* **Reading text**
- - - - - - -

Anyway, in the print world, no one, least of all libraries, really cared whether academic authors were getting exploited regarding their intellectual property rights. It wasn’t our business to care. Our singular mission was to provide access to published information resources for our constituencies, which we would do happily, assuming it could be done with some sense of economy. Print was the only game in town. Authors signing away their copyrights was simply the cost of doing business, and the price for getting published. Nobody, not even authors, really gave it a second thought (sadly, many still don’t).

This latest incident is a signal that something has changed in Libraryland, and librarians are awakening to it. It’s not only that we’ve been increasingly priced-out of providing access to many important and high-demand resources for our patrons. The BIG change, of course, is the whole paradigm shift in publishing from print to electronic, which includes the birth of a mode of “democratic publishing” available to anyone on the web. With this change has come the prospect of alternatives—alternatives to publishers, and (frankly) alternatives to libraries.

Something else has changed in this shift. Academic authors are starting to discover that they wield significant power in their research products. They don’t need to sell their souls for the right to be published. It’s no longer the publisher with a printing press that wields all the power, or makes all the rules. With alternatives abounding, the truth has been exposed that publishers desperately need author content in order to stay in business. Authors are starting to demand a more equitable relationship, or they’ll take their business elsewhere. (Presently, it would seem the only major lingering problems for academic authors are their out of touch colleagues, and antiquated policies of academic advancement that are still wedded to the old publisher-controlled system.)

Better late than never, astute libraries, too, are beginning to realize that it needs to be our business to care about authors, including advocating for them regarding intellectual property rights. The irony in this incident is that library researchers as academic authors are now being sensitized to the no longer acceptable practices of publishers in this regard. Creative libraries, too, are beginning to reach out to authors in the provision of direct publishing services, promising to by-pass traditional publishers altogether.

- - - - - - -

* **Excerpt from a data file**
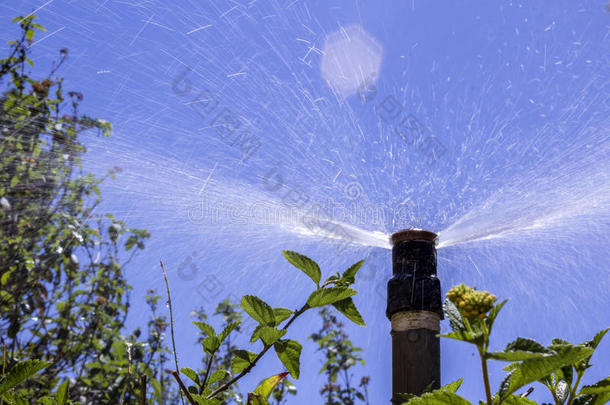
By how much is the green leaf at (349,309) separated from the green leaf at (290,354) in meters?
Result: 0.09

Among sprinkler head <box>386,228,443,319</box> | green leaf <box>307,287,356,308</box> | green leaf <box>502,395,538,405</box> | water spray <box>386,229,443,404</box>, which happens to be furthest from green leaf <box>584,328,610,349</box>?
sprinkler head <box>386,228,443,319</box>

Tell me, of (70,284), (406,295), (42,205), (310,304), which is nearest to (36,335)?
(70,284)

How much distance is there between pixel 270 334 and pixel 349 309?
5.8 inches

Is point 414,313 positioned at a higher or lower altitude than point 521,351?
higher

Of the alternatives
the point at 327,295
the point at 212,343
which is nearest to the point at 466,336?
the point at 327,295

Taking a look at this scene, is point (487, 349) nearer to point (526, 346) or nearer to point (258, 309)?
point (526, 346)

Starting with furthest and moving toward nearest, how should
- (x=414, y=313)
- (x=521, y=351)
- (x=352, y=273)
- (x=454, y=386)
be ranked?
(x=414, y=313), (x=352, y=273), (x=454, y=386), (x=521, y=351)

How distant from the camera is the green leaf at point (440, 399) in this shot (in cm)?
70

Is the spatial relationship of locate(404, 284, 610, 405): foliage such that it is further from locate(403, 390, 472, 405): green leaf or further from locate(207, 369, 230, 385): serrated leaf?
locate(207, 369, 230, 385): serrated leaf

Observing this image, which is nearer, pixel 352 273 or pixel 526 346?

- - - - - - -

* **Goals**
1: Answer these questions using the text on academic publishing:
(a) In the print world, what was the only game in town?
(b) What does the text say publishers desperately need in order to stay in business?
(c) What services are creative libraries beginning to offer authors?
2: Count the lines in the listing that contain the string "this", and give only the number.
The text on academic publishing and the listing have no connection to each other.

* **Solutions in order**
1:
(a) Print.
(b) Author content.
(c) Direct publishing services.

2: 3